**Task to carry out**
Retype the blast-resistant design interview below in full, word for word.

**Page text**

++++++++

Blast-Resistant Design
by Paul Deffenbaugh | 1 March 2022 12:00 am
Custom-designed metal buildings provide efficient solutions for chemical and oil and gas industries
Bouquot: What types of buildings have to be designed for blast loads?
Gomez: Buildings within petrochemical facilities often require blast-resistant design. The Occupational Safety and Health Administration (OSHA) refers to guidance documents from the American Petroleum Institute (API) and the AIChE’s Center for Chemical Process Safety (CCPS) for requirements on facility siting and mitigation of blast hazards in occupied structures.
Facilities are required to have facility siting studies performed to evaluate potential hazards to occupants within that facility. Confidential Facility. Confidential Location.
Credit: Photograph by IHI-Kiewit Joint Venture
Bouquot: Why are facility siting studies so important?
Gomez: To design a building that mitigates blast hazards, you have to know where those hazards are. The facility siting study is an integral part of blast design analysis because it details the blast hazards across the facility. This typically takes the form of blast contour maps which help companies identify the blast hazards on each of their occupied structures.
Bouquot: Can metal buildings be designed to be blast proof?
Gomez: No building is blast proof. A blast-resistant building is one that is designed for a specific blast loading condition and desired protection level. The design process requires the evaluation of several factors, including the building orientation and the building response criteria. Loads above that specified design load will result in additional damage and loads high enough over the design load can lead to structural collapse. No single building design will meet all potential blast loading conditions. However, our goal is to implement a design that severely reduces the likelihood of collapse, preserves lives and is cost effective. We do this by designing a building that will properly respond to the most likely blast scenarios.
Bouquot: Why are metal buildings particularly suited to help companies achieve their blast-resistance objectives?

++++++++

**Records provided**

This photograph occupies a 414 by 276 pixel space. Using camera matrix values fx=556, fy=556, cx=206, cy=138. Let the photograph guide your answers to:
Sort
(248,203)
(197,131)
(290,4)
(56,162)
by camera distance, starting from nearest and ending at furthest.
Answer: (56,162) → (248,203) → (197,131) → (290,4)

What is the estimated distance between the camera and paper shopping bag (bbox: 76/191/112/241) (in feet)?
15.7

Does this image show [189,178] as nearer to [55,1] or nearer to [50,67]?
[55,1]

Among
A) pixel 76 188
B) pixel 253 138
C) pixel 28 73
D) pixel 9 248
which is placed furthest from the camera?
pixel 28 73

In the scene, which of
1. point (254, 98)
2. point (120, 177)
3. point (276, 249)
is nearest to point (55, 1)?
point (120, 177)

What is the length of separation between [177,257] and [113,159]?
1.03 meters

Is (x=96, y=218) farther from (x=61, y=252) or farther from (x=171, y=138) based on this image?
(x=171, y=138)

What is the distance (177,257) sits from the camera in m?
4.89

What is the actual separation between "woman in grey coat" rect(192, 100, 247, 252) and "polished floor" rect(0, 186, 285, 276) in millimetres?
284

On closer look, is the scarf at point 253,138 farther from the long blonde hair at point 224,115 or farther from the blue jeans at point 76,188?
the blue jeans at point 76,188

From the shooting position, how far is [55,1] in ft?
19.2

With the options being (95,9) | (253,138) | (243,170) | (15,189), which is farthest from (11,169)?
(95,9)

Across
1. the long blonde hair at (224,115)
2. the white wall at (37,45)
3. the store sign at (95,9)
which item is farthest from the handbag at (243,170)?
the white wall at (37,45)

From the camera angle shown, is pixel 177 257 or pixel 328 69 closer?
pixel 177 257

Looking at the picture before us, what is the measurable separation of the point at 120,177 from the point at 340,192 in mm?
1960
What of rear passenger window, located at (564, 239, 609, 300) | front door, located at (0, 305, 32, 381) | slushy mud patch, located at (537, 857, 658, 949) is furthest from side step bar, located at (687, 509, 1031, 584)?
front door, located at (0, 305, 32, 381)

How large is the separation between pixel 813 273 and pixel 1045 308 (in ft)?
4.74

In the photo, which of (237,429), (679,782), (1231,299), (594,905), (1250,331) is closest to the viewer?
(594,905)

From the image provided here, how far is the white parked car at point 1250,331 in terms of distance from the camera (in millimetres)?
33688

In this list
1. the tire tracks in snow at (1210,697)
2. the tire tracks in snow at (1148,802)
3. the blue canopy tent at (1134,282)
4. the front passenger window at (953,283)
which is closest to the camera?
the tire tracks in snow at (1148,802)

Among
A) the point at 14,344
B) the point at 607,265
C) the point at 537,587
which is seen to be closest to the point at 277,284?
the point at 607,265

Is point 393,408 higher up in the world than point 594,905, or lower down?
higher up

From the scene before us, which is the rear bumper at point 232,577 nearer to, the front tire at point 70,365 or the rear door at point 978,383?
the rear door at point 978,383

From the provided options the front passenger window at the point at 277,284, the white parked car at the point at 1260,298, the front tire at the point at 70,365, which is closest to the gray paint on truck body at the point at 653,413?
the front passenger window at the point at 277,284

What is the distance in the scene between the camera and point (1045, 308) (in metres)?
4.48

++++++++

**Task solution**
Blast-Resistant Design
by Paul Deffenbaugh | 1 March 2022 12:00 am
Custom-designed metal buildings provide efficient solutions for chemical and oil and gas industries
Bouquot: What types of buildings have to be designed for blast loads?
Gomez: Buildings within petrochemical facilities often require blast-resistant design. The Occupational Safety and Health Administration (OSHA) refers to guidance documents from the American Petroleum Institute (API) and the AIChE’s Center for Chemical Process Safety (CCPS) for requirements on facility siting and mitigation of blast hazards in occupied structures.
Facilities are required to have facility siting studies performed to evaluate potential hazards to occupants within that facility. Confidential Facility. Confidential Location.
Credit: Photograph by IHI-Kiewit Joint Venture
Bouquot: Why are facility siting studies so important?
Gomez: To design a building that mitigates blast hazards, you have to know where those hazards are. The facility siting study is an integral part of blast design analysis because it details the blast hazards across the facility. This typically takes the form of blast contour maps which help companies identify the blast hazards on each of their occupied structures.
Bouquot: Can metal buildings be designed to be blast proof?
Gomez: No building is blast proof. A blast-resistant building is one that is designed for a specific blast loading condition and desired protection level. The design process requires the evaluation of several factors, including the building orientation and the building response criteria. Loads above that specified design load will result in additional damage and loads high enough over the design load can lead to structural collapse. No single building design will meet all potential blast loading conditions. However, our goal is to implement a design that severely reduces the likelihood of collapse, preserves lives and is cost effective. We do this by designing a building that will properly respond to the most likely blast scenarios.
Bouquot: Why are metal buildings particularly suited to help companies achieve their blast-resistance objectives?